Because politically it looks terrible, especially if this is dirty foreign money. China is trying to stop the flow of corrupt $ out, Canada is assisting the process.

fixie guy

@81 No Noise Says: “It’s unbelievable that the government of Canada knowingly allows major Canadian financial institutions ….”

The CMHC benefits financial institutions by backing their loan risks with taxpayer dollars. Why would policies granting additional advantages be a shock?

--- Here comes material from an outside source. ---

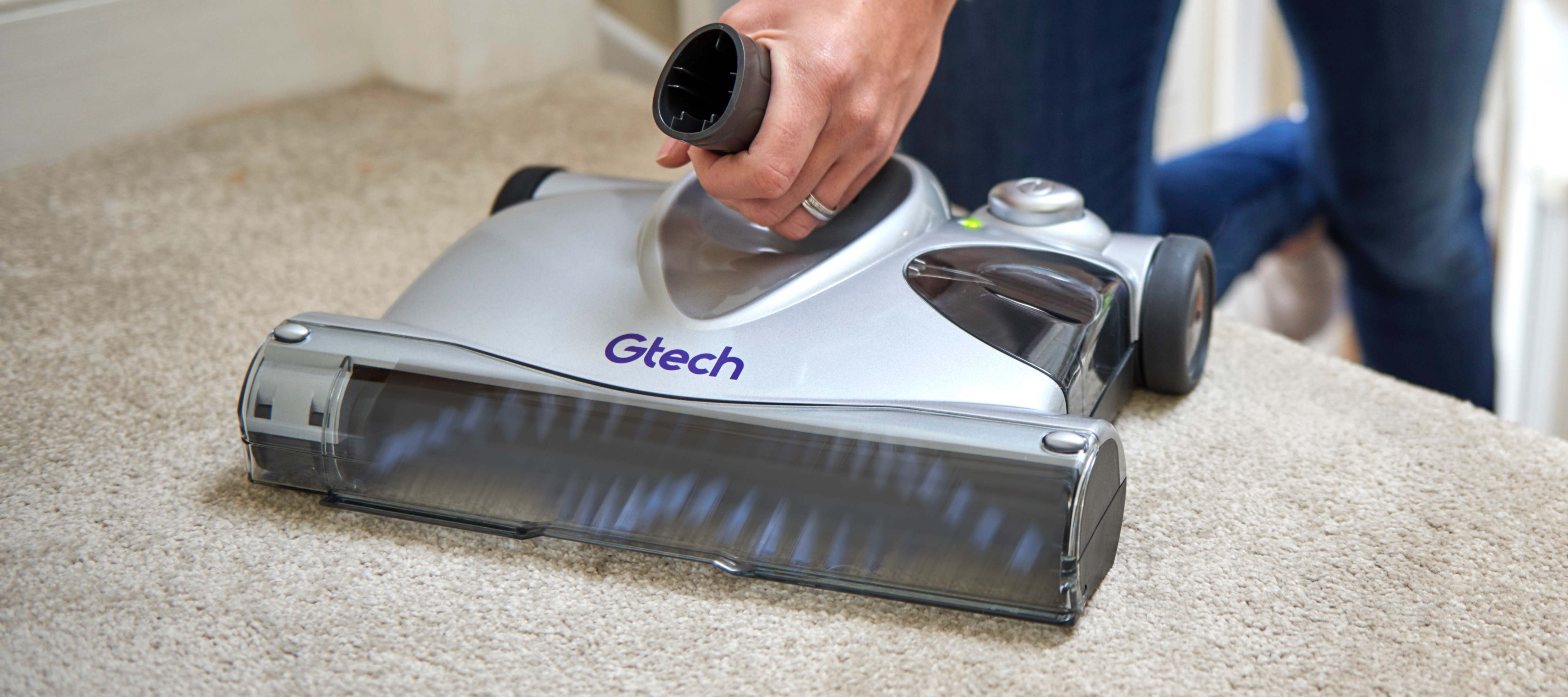 SW02 advanced battery powered carpet sweeper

Why is Bo Xilai’s comment #38 downvoted into oblivion? It IS troubling that banks are coming up with ways to circumvent China’s capital controls. It may not meet the technical definition of money laundering, as Patriotz pointed out, but I agree with what someone else wrote that that is really just nitpicking (or arguing about semantics). The banks are helping people violate the law in China. Canadian banks have no obligation to follow the laws in other countries (funny how that doesn’t stop them from conforming to FACTA, which is US policy). But to actually devise strategies intent on circumventing laws in another country seems to cross the line. Maybe I could be convinced that this would be a good thing if it serves some public interest or moralistic good (like helping someone escape anti-gay laws in Russia, for example).… Read more »


@92: “Whats disturbing is that these 2 extra visas are not counted in statscan population figures.”

Because you’re not part of the population of a country if you’re just visiting. But the numbers of such people are available – you know them don’t you.

You might also note that anyone spending over 183 days a year in Canada, regardless of visa status, is legally a resident of Canada for income tax purposes and must report and pay taxes on worldwide income.

Over to you, “tough on crime” Federal government.